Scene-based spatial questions
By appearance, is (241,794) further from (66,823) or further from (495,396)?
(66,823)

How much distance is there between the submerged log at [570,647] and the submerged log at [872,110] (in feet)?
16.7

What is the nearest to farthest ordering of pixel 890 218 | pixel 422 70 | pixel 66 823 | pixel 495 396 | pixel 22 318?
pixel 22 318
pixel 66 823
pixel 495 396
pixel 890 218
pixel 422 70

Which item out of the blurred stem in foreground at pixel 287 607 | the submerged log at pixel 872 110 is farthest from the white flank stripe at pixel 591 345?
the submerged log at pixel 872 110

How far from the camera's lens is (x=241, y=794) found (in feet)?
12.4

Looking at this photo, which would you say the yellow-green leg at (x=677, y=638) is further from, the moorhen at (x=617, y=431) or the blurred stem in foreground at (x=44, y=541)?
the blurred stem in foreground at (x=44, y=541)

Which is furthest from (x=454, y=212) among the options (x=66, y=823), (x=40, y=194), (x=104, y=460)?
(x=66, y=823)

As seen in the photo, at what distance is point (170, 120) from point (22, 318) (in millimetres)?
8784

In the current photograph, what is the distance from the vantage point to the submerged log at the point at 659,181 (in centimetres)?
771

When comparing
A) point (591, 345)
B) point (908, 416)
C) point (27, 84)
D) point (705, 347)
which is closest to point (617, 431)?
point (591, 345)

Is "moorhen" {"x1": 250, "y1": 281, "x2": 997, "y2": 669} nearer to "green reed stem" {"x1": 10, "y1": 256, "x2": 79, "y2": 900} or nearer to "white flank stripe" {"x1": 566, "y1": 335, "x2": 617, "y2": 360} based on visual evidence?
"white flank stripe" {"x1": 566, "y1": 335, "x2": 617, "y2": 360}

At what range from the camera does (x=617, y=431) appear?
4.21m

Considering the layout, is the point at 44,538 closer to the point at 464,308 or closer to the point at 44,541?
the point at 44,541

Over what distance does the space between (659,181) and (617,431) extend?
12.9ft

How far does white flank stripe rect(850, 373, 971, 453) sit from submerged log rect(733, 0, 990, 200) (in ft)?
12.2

WHAT YOU HAVE TO DO:
Rewrite the rows from the line containing "At what range" through the end of the rows, replacing "white flank stripe" with "pale flank stripe" and leaving everything else unchanged.

RESULT FOR THIS EXERCISE:
At what range from the camera does (x=617, y=431) appear?
4.21m

Considering the layout, is the point at 44,538 closer to the point at 464,308 or closer to the point at 44,541?
the point at 44,541

Over what distance does the space between (659,181) and (617,431) extend?
12.9ft

How far does pale flank stripe rect(850, 373, 971, 453) sit from submerged log rect(733, 0, 990, 200) (in ft)?
12.2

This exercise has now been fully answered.